La chanson de la semaine

mercredi 17 mars 2010

Girls & Le Prince Miiaou à l'Aéronef (Lille)

Passer en première partie de Girls, ce n'était pas gagné. Surtout quand le public avisé (moi) aurait aimé voir les Smith Westerns ou une autre tuerie inconnue des Etats-Unis. Au lieu de cela, l'affiche nous met au parfum: ce sera une française qui, tenez-vous bien, se fait appeler Le Prince Miiaou. En arrivant dans la micro-salle de l'aeronef, je n'avais pas encore écouté une seule chanson de Le Prince Miiaou et n'était pas particulièrement pressé d'en entendre. C'est pourtant elle qui a fait le concert. Entendons-nous bien: Girls était présent, le set a duré le temps qu'il fallait, mais, comment dire, c'était... bien. Prenez le ton de la marionnette de Zidane chez les Guignols: c'était bien - sans plus, sans enthousiasme particulier, sans passion. Girls a enchaîné des chansons connues (et d'autres, comme Life in San Francisco, qui n'étaient pas sur l'album) comme une suite identique de ballades plaintives assez peu crédibles - ou alors c'était moi et mon rhume qui étions à l'ouest. L'ennui m'a gagné dès que j'ai entendu C.Owen manquer cruellement de caisse. Autant, lors du concert de Beach House, le petit public amassé comme un banc de moules semblait en transe, autant les gens présents dans la salle pour Girls étaient statiques et mous. Je parle des auteurs du meilleur album de l'an passé, ce n'est pas rien. Il est donc facile de conclure que la déception est venue de l'attente excessive. Mais les meilleurs morceaux eux-mêmes sont passés inaperçus dans la foulée d'une interprétation monotone. De Laura je n'ai entendu que la guitare rythmique. Le micro du second guitariste (d'apparence un iroquois narcotique) était-il défectueux ou ont-ils baissé son volume? Quand au final bruitiste de Hellhole Ratrace, il était trop brouillon pour nous mettre en apesanteur. La sono étant ce qu'elle est par ailleurs.

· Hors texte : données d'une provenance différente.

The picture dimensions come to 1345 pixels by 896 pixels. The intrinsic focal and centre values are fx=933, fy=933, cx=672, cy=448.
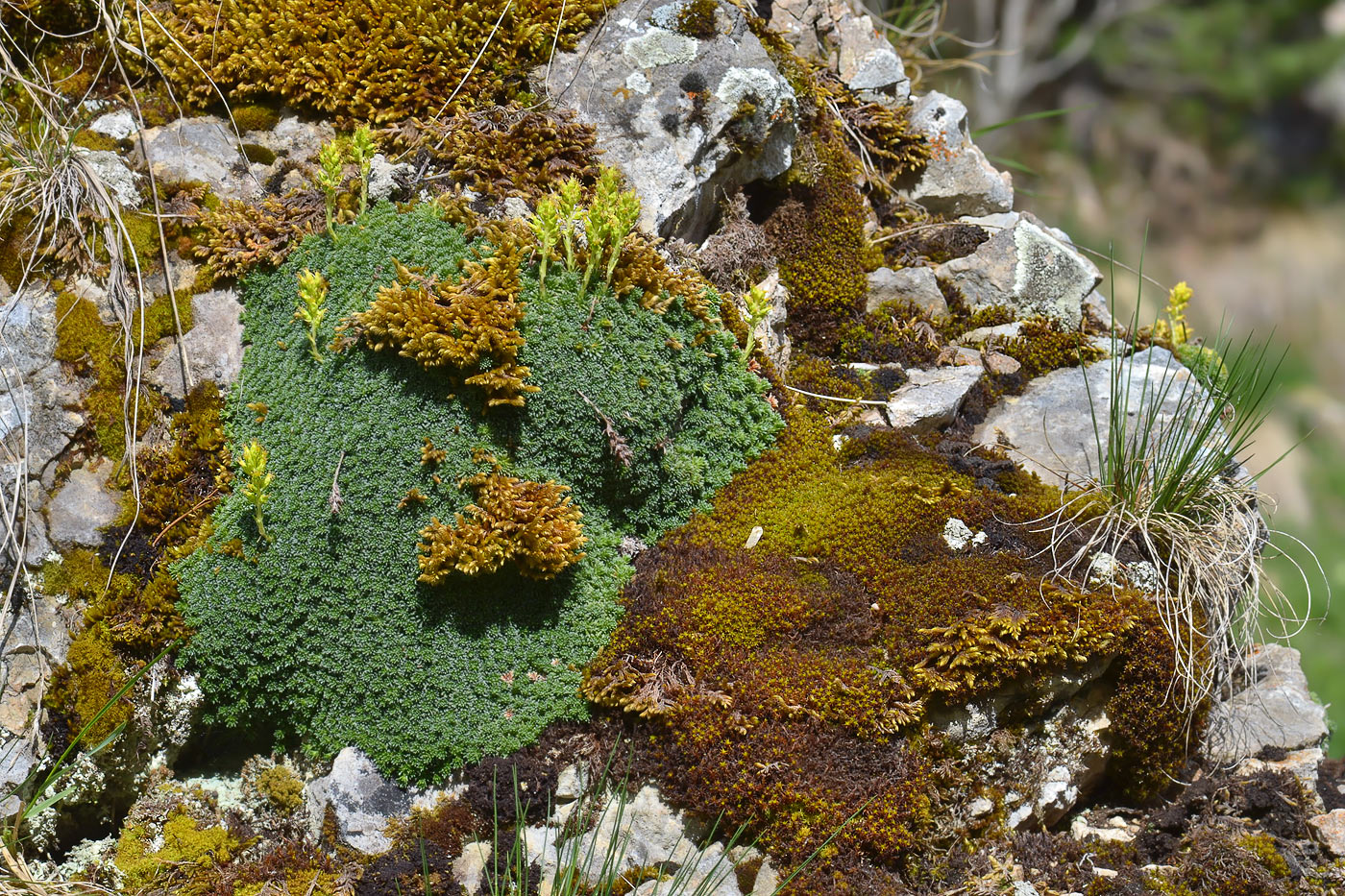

Un peu déçu, mais heureusement, Le Prince Miiaou a compensé. Comme souvent, on se laisse surprendre par une première partie, dans la mesure où on n'en attendait rien. Le public a eu l'air d'apprécier autant que moi, même si les deux chansons en français étaient inaudibles et que, pour le peu que j'en ai compris, elles étaient d'une tournure littéraire dramatico-existentielle embarrassante - c'était comme d'entrer dans la psychologie embrumée d'une personne à qui font défaut la pudeur, le recul et cette vitalité primaire qui permet à tant de gens de cacher la profondeur de leurs souffrances, ou de les suggérer accidentellement sans s'appesantir sur les détails.
Tourgueniev détestait le hamlétisme, cette tendance toujours très en vogue, notamment chez les étudiants, à se préoccuper beaucoup des variations subtiles de ses états d'âme. Mais il détestait cela dans la mesure où il en souffrait lui-même et paraissait, en écoutant ces créatures empêtrées dans leurs maux, voir sa propre image, crue et peu reluisante, dans un miroir de vérité. Il en est de même pour moi. J'ignore ce qu'en a pensé le public, mon embarras est peut-être lié, finalement, à ma pudeur. Mais quoi qu'il en soit, le plaisir n'était jamais ruiné, car lorsque les paroles semblaient absconses la musique quant à elle terminait sur un bouquet final héroïque et galvanisant. Pour ce qui est des chansons anglaises, majoritaires, elles étaient non seulement excellentes mais en plus troublantes de conviction. Le Prince Miiaou a beau être le nom de scène d'une jeune femme un peu nerveuse, vraisemblablement intimidée par ce public inconnu qui est venu pour Girls - "ce n'est jamais facile de faire une première partie", dit-elle - elle se livre totalement sur scène, mélangeant son anxiété à une émotion brute qui m'a paru éclatante. Plus le concert avançait, plus ses yeux s'arrondissaient et brillaient. Dès la fin de la première chanson, elle criait avec conviction. C'est ce qui l'a rendue plus touchante que Girls: peut-être parce qu'elle débute encore, on n'a décelé aucune routine, mais une envie hurlante d'exposer ses chansons au monde. Reste maintenant à écouter le disque en détail (je suis en train de le faire) mais l'étape du concert était en tout cas enthousiasmante.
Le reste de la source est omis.